#### Task requirements
Reproduce every line of the listing below word for word, from the first entry through the last, changing nothing.

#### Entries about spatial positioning
## BEGIN

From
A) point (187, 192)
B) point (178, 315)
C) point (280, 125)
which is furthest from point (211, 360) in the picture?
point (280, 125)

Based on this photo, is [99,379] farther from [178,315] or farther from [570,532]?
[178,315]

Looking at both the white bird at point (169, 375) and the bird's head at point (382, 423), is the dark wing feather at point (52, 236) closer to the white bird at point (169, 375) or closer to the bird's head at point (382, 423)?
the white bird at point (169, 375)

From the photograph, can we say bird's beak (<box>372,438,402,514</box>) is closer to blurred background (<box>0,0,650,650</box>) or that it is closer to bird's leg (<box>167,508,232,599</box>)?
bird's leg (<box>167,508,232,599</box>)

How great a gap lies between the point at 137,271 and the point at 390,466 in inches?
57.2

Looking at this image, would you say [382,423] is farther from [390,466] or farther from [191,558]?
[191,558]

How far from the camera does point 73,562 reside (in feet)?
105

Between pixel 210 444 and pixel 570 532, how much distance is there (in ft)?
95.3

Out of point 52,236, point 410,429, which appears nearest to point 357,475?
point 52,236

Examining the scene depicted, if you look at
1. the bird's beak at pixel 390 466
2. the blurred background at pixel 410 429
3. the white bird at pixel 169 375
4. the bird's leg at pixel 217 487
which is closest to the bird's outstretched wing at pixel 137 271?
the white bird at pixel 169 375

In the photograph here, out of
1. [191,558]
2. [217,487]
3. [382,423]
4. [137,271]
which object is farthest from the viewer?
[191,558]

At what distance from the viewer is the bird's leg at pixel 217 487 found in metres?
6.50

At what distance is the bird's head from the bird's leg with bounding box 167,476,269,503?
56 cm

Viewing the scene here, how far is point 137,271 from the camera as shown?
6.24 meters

## END

#### Output of the task
From
A) point (187, 192)
B) point (178, 315)
C) point (280, 125)
which is furthest from point (211, 360) in the picture?
point (280, 125)

Based on this photo, is [99,379] farther from [178,315] or farther from [570,532]?
[178,315]

Looking at both the white bird at point (169, 375) and the bird's head at point (382, 423), is the dark wing feather at point (52, 236) closer to the white bird at point (169, 375) or closer to the bird's head at point (382, 423)?
the white bird at point (169, 375)

From the photograph, can we say bird's beak (<box>372,438,402,514</box>) is closer to blurred background (<box>0,0,650,650</box>) or that it is closer to bird's leg (<box>167,508,232,599</box>)?
bird's leg (<box>167,508,232,599</box>)

How great a gap lies between the point at 137,271 and the point at 390,466 in inches?
57.2

Looking at this image, would you say [382,423] is farther from [390,466] or farther from [191,558]?
[191,558]

How far from the camera does point 73,562 reside (in feet)?
105

Between pixel 210 444 and pixel 570 532, how much distance is there (in ft)?
95.3

Out of point 52,236, point 410,429, which appears nearest to point 357,475?
point 52,236

Examining the scene depicted, if you look at
1. the bird's beak at pixel 390 466
2. the blurred background at pixel 410 429
3. the white bird at pixel 169 375
4. the bird's leg at pixel 217 487
which is closest to the bird's outstretched wing at pixel 137 271?
the white bird at pixel 169 375

In the photograph here, out of
1. [191,558]
2. [217,487]
3. [382,423]
4. [137,271]
which object is farthest from the viewer?
[191,558]

At what distance from the viewer is the bird's leg at pixel 217 487 found in metres?
6.50

At what distance is the bird's head from the bird's leg with bounding box 167,476,269,503?
56 cm

Viewing the scene here, how far is point 137,271 from the camera as shown?
6.24 meters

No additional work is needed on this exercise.